I started a cafe in Scranton, and I didn’t do my due diligence on it, and I took a loan out for it. The cafe went belly up because the university directly across the street—now, I was selling paninis and espressos and lattes, like Starbucks-type stuff—had I done my due diligence, I would’ve known that less than a year later they were breaking ground directly across the street to build a full food court in the University of Scranton with a Starbucks and everything else. They erected a fence that spanned two blocks, and it blocked all the students from coming over while they were doing this build-out. So I completely lost all of my customers overnight, and that went belly up. I was in a rough spot back then. That was about the mid-2000s, like 2005-ish. Learning from that, I would say try to build something like this without pulling outside capital. I don’t know if that works for everyone, but it worked for me because I built a company that has no debt. Not many companies can do that. Not many companies can say that they did that, and it makes it a lot easier to build because there’s a lot less stress in your life—not like, “How am I going to pay these bills?” Right.
Robbie:
Yeah. I do think that web agencies are one of the types of companies that do… It’s easier to do.
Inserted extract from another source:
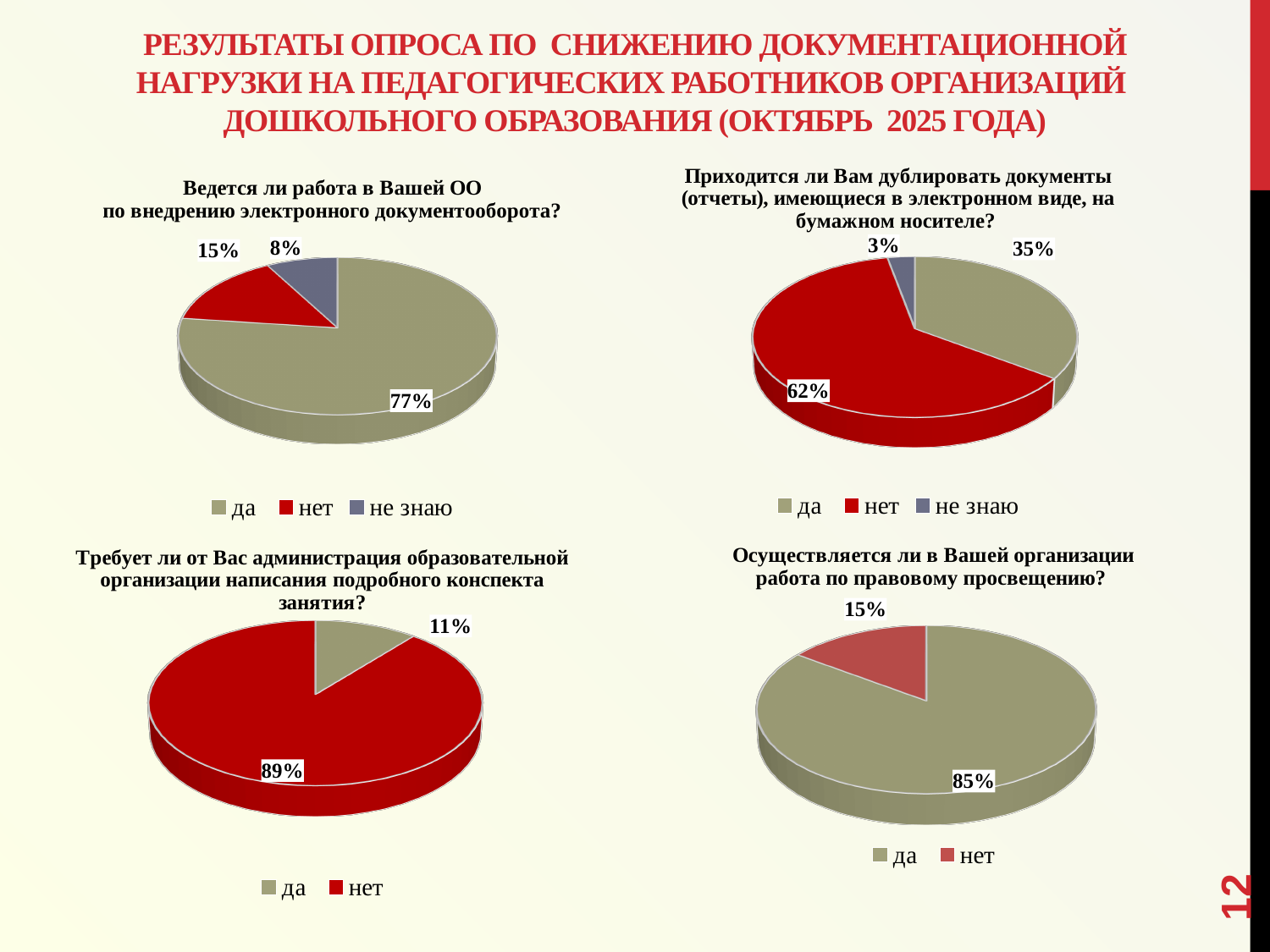
In the top-left pie chart (electronic document management), what share of respondents answered "не знаю"? 8% In the bottom-right pie chart (legal education work), which is larger, the "да" share or the "нет" share? да In the bottom-left pie chart (detailed lesson plan required by administration), which answer has the largest share? нет In the top-right pie chart (duplicating electronic documents on paper), what is the difference between the "нет" and "да" shares? 27% In the bottom-left pie chart (detailed lesson plan required by administration), what share of respondents answered "нет"? 89% How many slices does the top-left pie chart (electronic document management) have? 3 In the top-left pie chart (electronic document management), what share of respondents answered "да"? 77% In the bottom-right pie chart (legal education work), what share of respondents answered "да"? 85% What type of chart is used in the bottom-right chart (legal education work)? Pie chart In the top-right pie chart (duplicating electronic documents on paper), what share of respondents answered "нет"? 62% In the top-right pie chart (duplicating electronic documents on paper), which answer has the smallest share? не знаю How many entries does the legend of the bottom-left pie chart (detailed lesson plan required by administration) list? 2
It’s not like a restaurant where you have to have a physical space. You have to have certain equipment. Yeah. I mean, you could have a laptop and get an agency up and off the ground. So I think it does mean you can do those without debt if you want to. You can start an agency. So we are getting close to our time here. Robert, did you have any other final questions or comments?
Robert:
I’ve got so many. I want to really dive into this magical agency operating system you’re building. I think we’re going to have to save that for another time. I want to see how AI has blown that up or maybe optimized it.
Joe:
So we’re just now getting into the AI agent space and really trying to utilize the agents to perform a lot of this work. Especially with agencies, like you guys said, hiring remotely that may not necessarily even be closely remote—they could be far remote. And so when there’s an actual language barrier and stuff, that makes it a lot more difficult to run your agency. But when you employ AI agents and it’s done effectively, it can really streamline your operation to the point where you have lead people running things and the agents being your busy workers doing the actual work.
Robert:
Very cool stuff.
Robbie:
Yeah, absolutely.
Joe:
That’s part of the operating system. But do invite me back sometime in the future; I’ll show you the operating system. In fact, I’ll even notify you once it’s complete.
Robbie:
There we go. There we go. You’ll have a book out; you’ll be on a public speaking circuit, and then we’ll have you back on the show. Yeah. Awesome. Well, thank you so much, Joe, for coming and visiting with us today. We loved learning about Zen Agency and your plans for the future. How can people reach you? Let’s let them know.
Joe:
They can visit our site, Zen Agency, or they can call our number: (800) 775-9610.
Robert:
Phone number. Magical.
Robbie:
Right? I know. I think that’s the first time we’ve had someone give a phone number on here. Interesting. I like it. An 800 number to boot.
Joe:
There you go.
Robbie:
Cool. All right, well, that’s all we’ve got for today, so thanks for listening to this episode of Do the Woo Agency Chat, and catch the next episode coming up. Thanks.
Robert:
Thanks, Robbie. Thanks, Joe.
Joe:
Awesome. I enjoyed being here. Thank you very much.